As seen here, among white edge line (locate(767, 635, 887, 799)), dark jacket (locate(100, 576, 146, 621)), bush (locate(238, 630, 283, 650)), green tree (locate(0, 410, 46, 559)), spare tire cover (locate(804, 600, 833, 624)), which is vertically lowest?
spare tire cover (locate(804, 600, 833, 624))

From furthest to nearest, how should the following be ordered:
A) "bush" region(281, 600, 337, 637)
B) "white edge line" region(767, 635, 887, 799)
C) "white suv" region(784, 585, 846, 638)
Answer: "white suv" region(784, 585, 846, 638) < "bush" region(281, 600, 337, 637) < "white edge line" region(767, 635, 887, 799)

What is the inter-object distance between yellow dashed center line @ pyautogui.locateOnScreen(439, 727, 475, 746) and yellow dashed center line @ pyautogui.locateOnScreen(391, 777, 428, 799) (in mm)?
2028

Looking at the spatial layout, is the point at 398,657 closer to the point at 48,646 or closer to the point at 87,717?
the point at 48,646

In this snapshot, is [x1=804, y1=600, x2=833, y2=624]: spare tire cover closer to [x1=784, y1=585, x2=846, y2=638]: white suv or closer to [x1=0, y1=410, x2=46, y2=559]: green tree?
+ + +
- **Exercise directions**: Reproduce all of the rows above verbatim, keeping every line, number, and coordinate unchanged.

- **Written response**:
As seen here, among white edge line (locate(767, 635, 887, 799)), dark jacket (locate(100, 576, 146, 621)), bush (locate(238, 630, 283, 650)), green tree (locate(0, 410, 46, 559)), spare tire cover (locate(804, 600, 833, 624)), which is vertically lowest?
spare tire cover (locate(804, 600, 833, 624))

From furthest to nearest, how should the following be ordered:
A) "bush" region(281, 600, 337, 637)
B) "white edge line" region(767, 635, 887, 799)
C) "white suv" region(784, 585, 846, 638)
Answer: "white suv" region(784, 585, 846, 638) < "bush" region(281, 600, 337, 637) < "white edge line" region(767, 635, 887, 799)

What is the inter-object distance between yellow dashed center line @ pyautogui.locateOnScreen(439, 727, 475, 746) and yellow dashed center line @ pyautogui.locateOnScreen(391, 777, 428, 799) (in mm)?
2028

Looking at the spatial layout, is the point at 398,657 closer to the point at 48,646 or closer to the point at 87,717?
the point at 48,646

In this snapshot, is [x1=804, y1=600, x2=833, y2=624]: spare tire cover closer to [x1=784, y1=585, x2=846, y2=638]: white suv or closer to [x1=0, y1=410, x2=46, y2=559]: green tree?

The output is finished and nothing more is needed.